* _WHAT YOU WILL DO_: Can you set out the records below as a numbered list, from the line with "In this shot, is" up to and including the line with "Answer: the wooden", leaving out blank lines?

↓↓↓

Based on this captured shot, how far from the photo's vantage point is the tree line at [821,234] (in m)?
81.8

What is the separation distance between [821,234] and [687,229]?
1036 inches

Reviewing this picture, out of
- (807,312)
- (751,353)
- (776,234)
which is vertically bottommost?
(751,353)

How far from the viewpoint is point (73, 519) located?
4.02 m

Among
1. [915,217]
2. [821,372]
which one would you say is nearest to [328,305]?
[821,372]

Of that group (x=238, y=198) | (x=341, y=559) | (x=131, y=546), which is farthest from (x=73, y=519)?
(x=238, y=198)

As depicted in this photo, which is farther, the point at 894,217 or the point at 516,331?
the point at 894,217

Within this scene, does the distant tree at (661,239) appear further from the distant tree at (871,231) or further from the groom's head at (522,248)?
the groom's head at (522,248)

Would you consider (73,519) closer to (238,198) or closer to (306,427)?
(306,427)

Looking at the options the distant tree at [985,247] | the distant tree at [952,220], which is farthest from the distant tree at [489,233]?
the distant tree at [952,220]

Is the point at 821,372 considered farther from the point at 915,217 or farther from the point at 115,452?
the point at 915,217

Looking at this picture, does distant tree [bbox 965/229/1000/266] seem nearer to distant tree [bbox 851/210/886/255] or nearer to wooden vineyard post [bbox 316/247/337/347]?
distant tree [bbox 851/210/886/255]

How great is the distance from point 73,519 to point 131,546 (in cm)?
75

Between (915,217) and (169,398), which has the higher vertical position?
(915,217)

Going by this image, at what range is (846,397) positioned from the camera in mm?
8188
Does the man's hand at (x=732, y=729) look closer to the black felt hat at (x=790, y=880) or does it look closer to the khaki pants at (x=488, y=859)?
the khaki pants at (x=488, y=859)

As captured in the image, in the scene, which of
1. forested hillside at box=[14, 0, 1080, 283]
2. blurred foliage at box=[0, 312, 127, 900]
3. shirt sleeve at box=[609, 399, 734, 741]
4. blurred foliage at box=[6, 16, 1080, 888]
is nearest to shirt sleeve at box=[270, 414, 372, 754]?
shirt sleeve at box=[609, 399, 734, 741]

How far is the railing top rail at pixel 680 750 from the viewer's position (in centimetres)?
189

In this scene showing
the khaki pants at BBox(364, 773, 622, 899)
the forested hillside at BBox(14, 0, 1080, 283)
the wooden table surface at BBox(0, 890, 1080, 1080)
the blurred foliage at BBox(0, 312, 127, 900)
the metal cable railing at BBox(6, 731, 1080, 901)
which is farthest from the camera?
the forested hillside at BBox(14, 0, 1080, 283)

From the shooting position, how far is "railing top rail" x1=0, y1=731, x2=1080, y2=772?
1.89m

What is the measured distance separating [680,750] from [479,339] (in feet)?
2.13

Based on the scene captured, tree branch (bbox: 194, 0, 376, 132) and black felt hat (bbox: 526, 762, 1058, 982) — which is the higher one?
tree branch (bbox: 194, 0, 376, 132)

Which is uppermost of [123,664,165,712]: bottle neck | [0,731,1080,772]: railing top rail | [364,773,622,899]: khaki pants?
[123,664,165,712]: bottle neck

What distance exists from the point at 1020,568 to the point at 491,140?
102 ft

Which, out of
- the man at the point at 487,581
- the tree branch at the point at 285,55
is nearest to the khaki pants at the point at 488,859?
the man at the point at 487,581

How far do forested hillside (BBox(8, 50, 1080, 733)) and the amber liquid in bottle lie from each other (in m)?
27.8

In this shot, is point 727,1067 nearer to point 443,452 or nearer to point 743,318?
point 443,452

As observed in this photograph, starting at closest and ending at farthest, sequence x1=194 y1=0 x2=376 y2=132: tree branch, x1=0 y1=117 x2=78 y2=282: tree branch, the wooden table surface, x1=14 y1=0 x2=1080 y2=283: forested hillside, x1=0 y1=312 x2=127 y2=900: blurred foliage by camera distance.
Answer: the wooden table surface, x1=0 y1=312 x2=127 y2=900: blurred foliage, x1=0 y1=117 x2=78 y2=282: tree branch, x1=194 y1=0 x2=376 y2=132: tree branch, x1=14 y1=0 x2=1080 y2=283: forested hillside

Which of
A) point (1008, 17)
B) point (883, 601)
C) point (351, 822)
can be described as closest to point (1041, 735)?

↑↑↑

* _ANSWER FOR THIS EXERCISE_:
1. In this shot, is point 727,1067 nearer to point 443,452 or nearer to point 743,318?
2. point 443,452
3. As observed in this photograph, starting at closest and ending at farthest, sequence x1=194 y1=0 x2=376 y2=132: tree branch, x1=0 y1=117 x2=78 y2=282: tree branch, the wooden table surface, x1=14 y1=0 x2=1080 y2=283: forested hillside, x1=0 y1=312 x2=127 y2=900: blurred foliage by camera distance.
4. Answer: the wooden table surface, x1=0 y1=312 x2=127 y2=900: blurred foliage, x1=0 y1=117 x2=78 y2=282: tree branch, x1=194 y1=0 x2=376 y2=132: tree branch, x1=14 y1=0 x2=1080 y2=283: forested hillside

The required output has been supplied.